**Task description:**
Report, as a bare number, how many lines in the data contain "site".

**Data listing:**
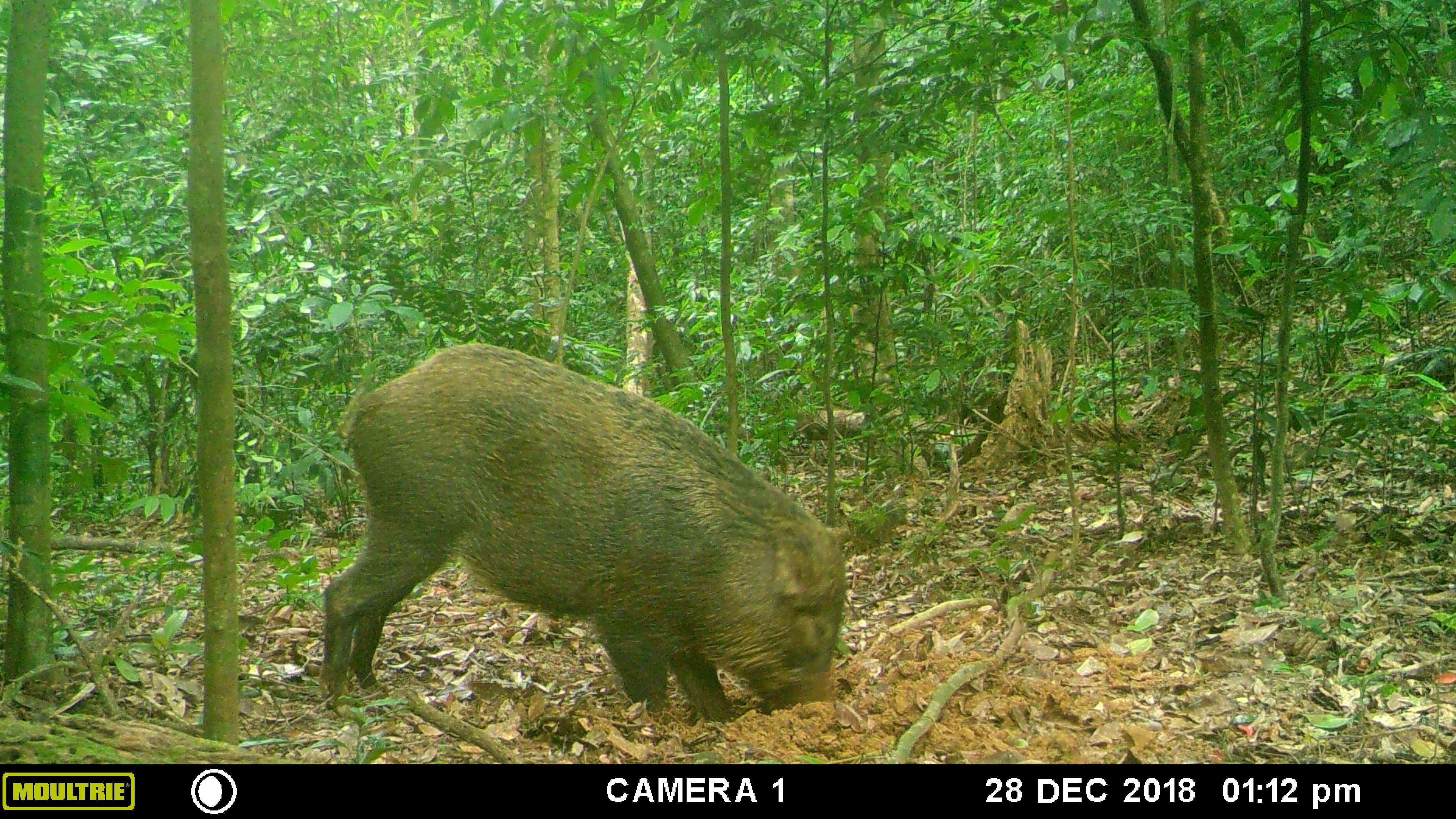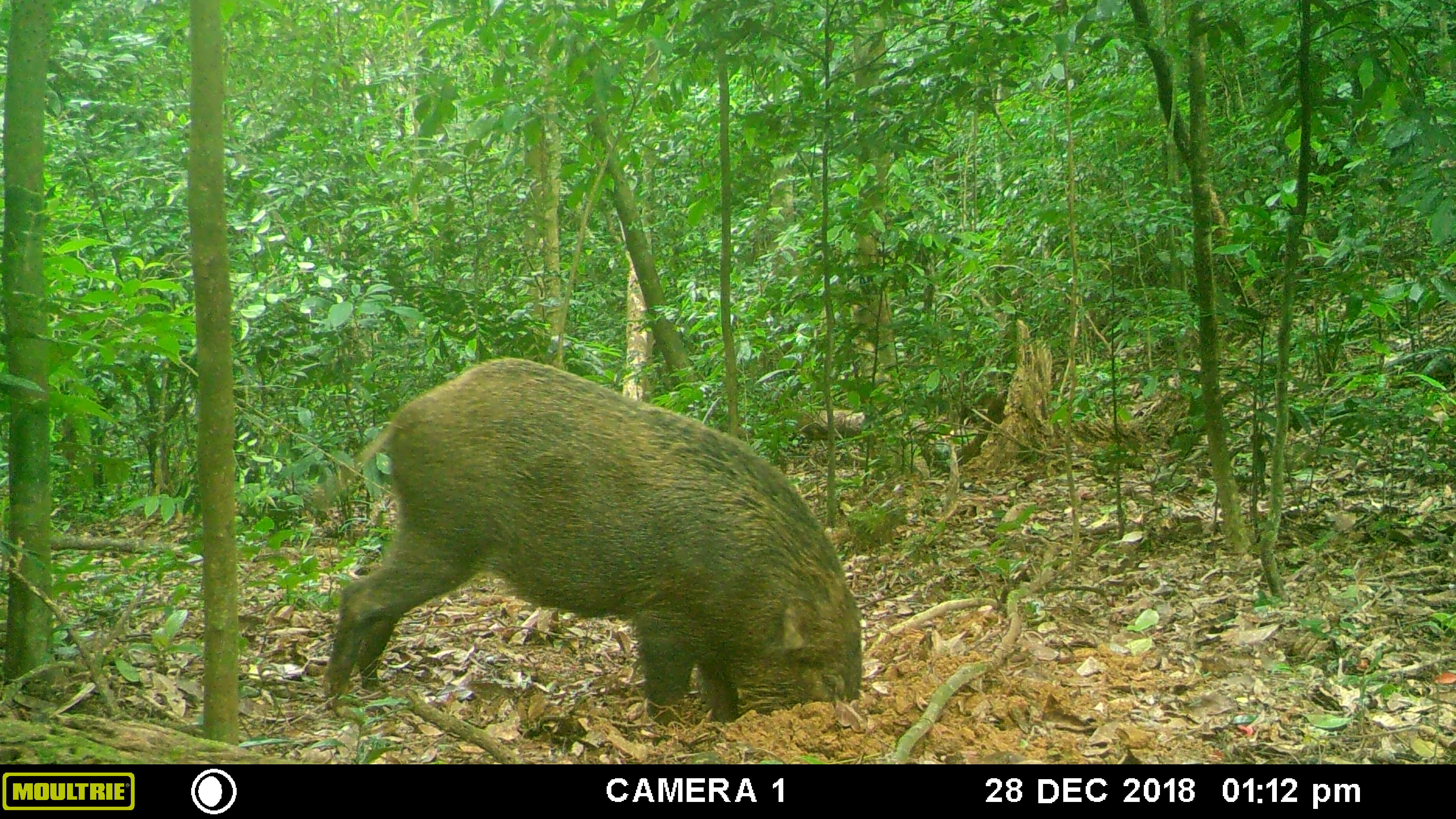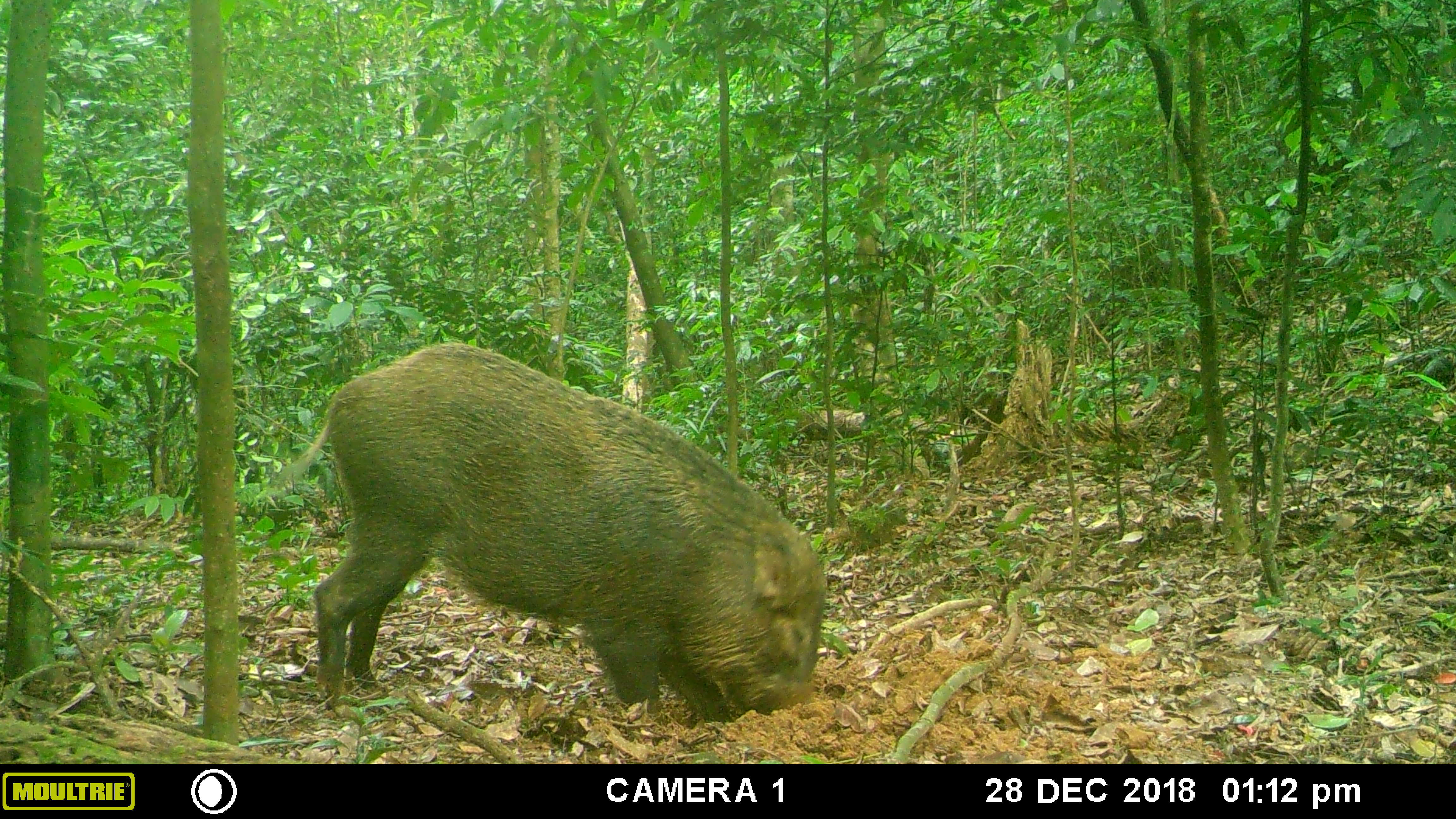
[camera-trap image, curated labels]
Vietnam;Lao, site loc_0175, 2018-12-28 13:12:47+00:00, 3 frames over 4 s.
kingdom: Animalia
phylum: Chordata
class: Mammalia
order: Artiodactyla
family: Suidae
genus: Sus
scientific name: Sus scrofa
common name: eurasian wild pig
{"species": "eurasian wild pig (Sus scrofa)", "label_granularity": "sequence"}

==

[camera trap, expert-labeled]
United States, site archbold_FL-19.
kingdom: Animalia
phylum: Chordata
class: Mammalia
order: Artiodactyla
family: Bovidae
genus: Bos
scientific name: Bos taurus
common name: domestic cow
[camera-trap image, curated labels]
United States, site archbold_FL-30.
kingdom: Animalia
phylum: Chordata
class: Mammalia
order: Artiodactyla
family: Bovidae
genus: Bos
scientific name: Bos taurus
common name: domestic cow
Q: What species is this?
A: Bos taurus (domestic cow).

**Task result:**
3